Die Wabembe oder Wavembe (Kannibalen, welche die schroffen Felsenketten im Westen des Tanganika und gegenüber dem nordöstlichen Urundi bewohnen) sind ein Volk, das selten von den Reisenden auf dem See gesehen wird. Sie scheinen aus ihren eigenen Gewohnheiten den Schluss zu ziehen, dass auch andere Menschen Menschenfresser sind, und wenn sich Araber und Wangwana in ihrer Nähe zeigen, so bleiben sie in ihren eigenen Bergdörfern. Sie sollen, obgleich ich für die Wahrheit dieses Berichtes nicht einstehe, arabischen Kaufleuten, von denen sie wussten, dass sie einen kranken oder sterbenden Sklaven hatten, das Anerbieten gemacht haben, ihn für Korn und Vegetabilien zu kaufen, und wenn sie einen ungewöhnlich fetten Freigelassenen aus Zanzibar sehen, so sollen sie ihre Hände in den Mund stecken und verwundert ausrufen: „Tschukula, ngema sana, hapa! Tschumvi mengi!“ Futter, gut, in der That, hier! Salz in Menge!

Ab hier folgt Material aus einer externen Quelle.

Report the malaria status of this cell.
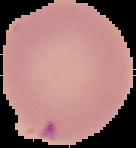
It is parasitized.

image type = segmented cell region with the area outside set to black
preparation = thin blood smear
image size = 136×148 pixels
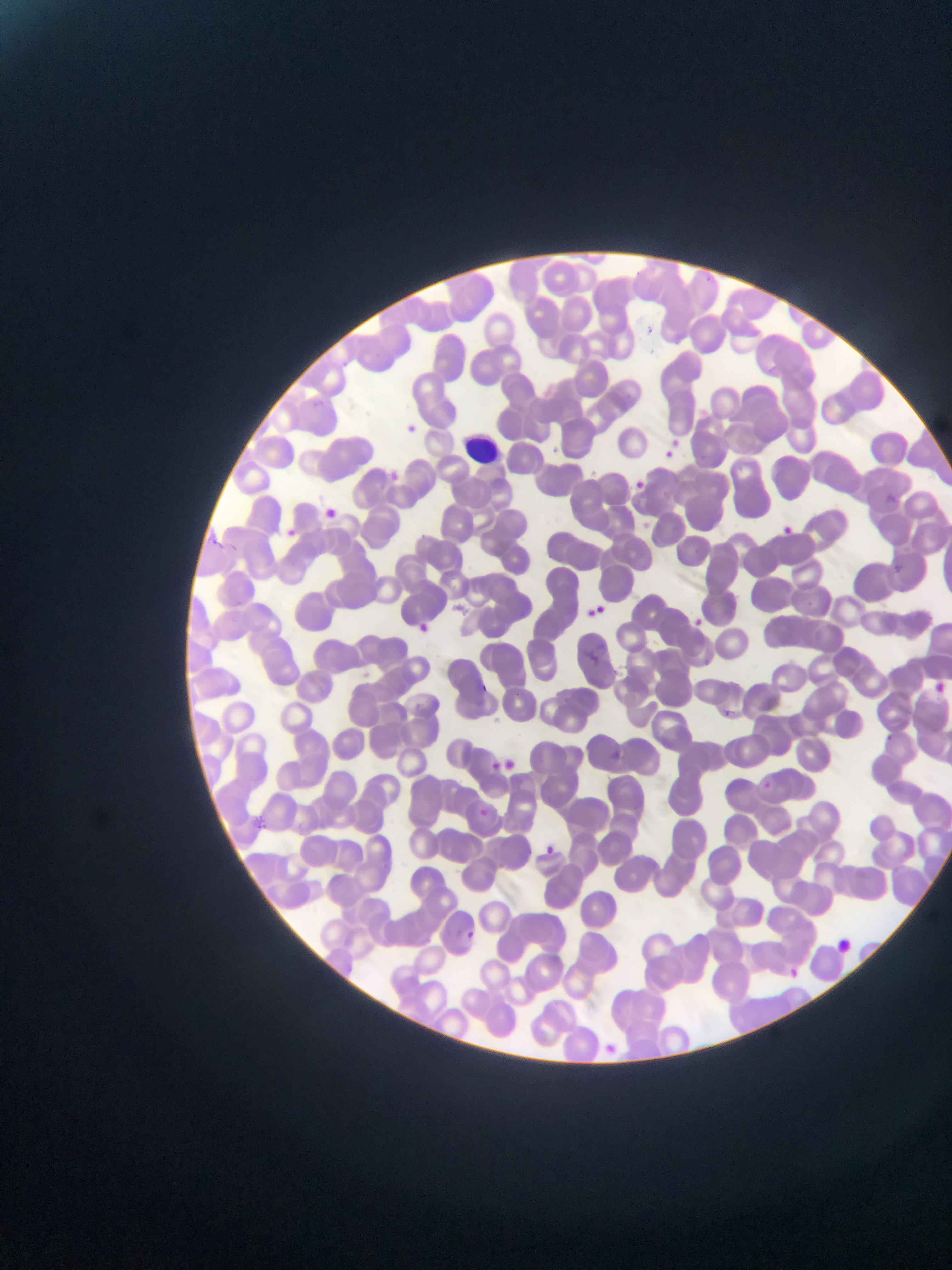
{
  "leukocyte_locations": "approximate bounding boxes as [left, top, right, bottom] in pixels: [456, 416, 521, 475]",
  "capture": "mobile-phone photograph through a microscope",
  "plasmodium_parasite_locations": "approximate bounding boxes as [left, top, right, bottom] in pixels: [642, 312, 669, 338], [405, 408, 430, 440], [657, 428, 697, 462], [633, 475, 654, 497], [321, 490, 333, 522], [779, 511, 801, 540], [283, 520, 308, 542], [582, 599, 619, 619], [690, 609, 712, 626], [418, 621, 445, 635], [932, 674, 952, 700], [477, 679, 504, 695], [602, 748, 647, 765], [492, 759, 521, 776], [476, 796, 495, 821], [531, 834, 568, 854], [782, 957, 816, 988]",
  "image_size": "952×1270 pixels",
  "field_of_view": "single",
  "country": "Ghana",
  "preparation": "thin blood film"
}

Die Wasansi oder Basansi, wie Dr. Livingstone meint, dass sie heissen sollten, sind Nachbarn der Wabembe und gehören, wie ich fürchte, gleichfalls zur Klasse der Kannibalen. Es waren Wasansi, die uns, dem Doctor und mir, am Cap Luvumba wegen des Mordes des Sohnes des Sultans Kisesa durch den Belutsch Khamis den Skandal machten und uns erklärten, sie wollten nie wieder einen „Murungwana“ (Freigelassenen aus Zanzibar) sehen. Nie habe ich in meinem Leben eine solche Aufregung gesehen, wie sie diese Leute zeigten, als sie bemerkten, dass einer meiner Soldaten eine Ziege zerlegte, um sie zu vertheilen. Es schien, als ob sie beim Anblick des Fleisches von einer Art Wahnsinn ergriffen würden, wie man ihn etwa bei einem hungrigen fleischfressenden Thier erwarten könnte. Mit wilden Augen flehten sie um das kleinste Theilchen Fleisch und kämpften unter einander, als einer meiner Leute ein Stück unter sie warf. Eifrig sammelten sie sich die Blutgerinsel, die von der Ziege stammten, vom Boden auf und blickten mit heisshungriger Gier jeden Bissen Fleisch an, den einer meiner Leute ass. Was an dem Kannibalismus der Wabembe Wahres sein mag, weiss ich nicht, doch bin ich überzeugt, dass die Wasansi Menschenfresser sind.
Die Bewohner von Manyuema sind die geschicktesten Fabrikanten von Waffen, was man aus den hier abgebildeten Speerspitzen und Dolchen ersehen kann.